Stated task ▸ Retype all of the data. Every line must match exactly.

─── Extracted material ───

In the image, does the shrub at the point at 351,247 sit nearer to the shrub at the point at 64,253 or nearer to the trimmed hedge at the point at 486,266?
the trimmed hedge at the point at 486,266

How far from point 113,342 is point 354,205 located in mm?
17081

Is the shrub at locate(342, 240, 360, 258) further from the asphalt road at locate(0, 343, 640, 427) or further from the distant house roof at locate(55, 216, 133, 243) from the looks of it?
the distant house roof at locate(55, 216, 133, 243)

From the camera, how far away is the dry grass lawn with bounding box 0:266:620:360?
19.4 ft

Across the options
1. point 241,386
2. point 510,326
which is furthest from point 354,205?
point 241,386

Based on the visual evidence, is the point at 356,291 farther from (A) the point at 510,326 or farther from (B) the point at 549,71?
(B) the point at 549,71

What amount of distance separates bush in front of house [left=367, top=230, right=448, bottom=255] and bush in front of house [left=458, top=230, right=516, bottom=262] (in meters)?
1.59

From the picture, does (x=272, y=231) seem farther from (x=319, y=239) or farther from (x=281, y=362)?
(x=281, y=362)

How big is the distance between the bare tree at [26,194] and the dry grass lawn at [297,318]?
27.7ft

───

Output below ▸
In the image, does the shrub at the point at 351,247 sit nearer to the shrub at the point at 64,253 or nearer to the trimmed hedge at the point at 486,266?
the trimmed hedge at the point at 486,266

How far from point 113,342 is point 354,205 located in mm?
17081

Is the shrub at locate(342, 240, 360, 258) further from the asphalt road at locate(0, 343, 640, 427) or further from the distant house roof at locate(55, 216, 133, 243) from the looks of it?
the distant house roof at locate(55, 216, 133, 243)

From the camera, how far away is the dry grass lawn with bounding box 0:266:620:360?
19.4 ft

Across the options
1. point 241,386
2. point 510,326
which is furthest from point 354,205?
point 241,386

Based on the visual evidence, is the point at 356,291 farther from (A) the point at 510,326 or farther from (B) the point at 549,71?
(B) the point at 549,71

What amount of distance separates bush in front of house [left=367, top=230, right=448, bottom=255] and bush in front of house [left=458, top=230, right=516, bottom=262] (in meters)?
1.59

From the picture, does (x=272, y=231) seem farther from (x=319, y=239) or farther from (x=281, y=362)?
(x=281, y=362)

How big is the distance between the bare tree at [26,194] and the dry grass lawn at [297,318]?
27.7ft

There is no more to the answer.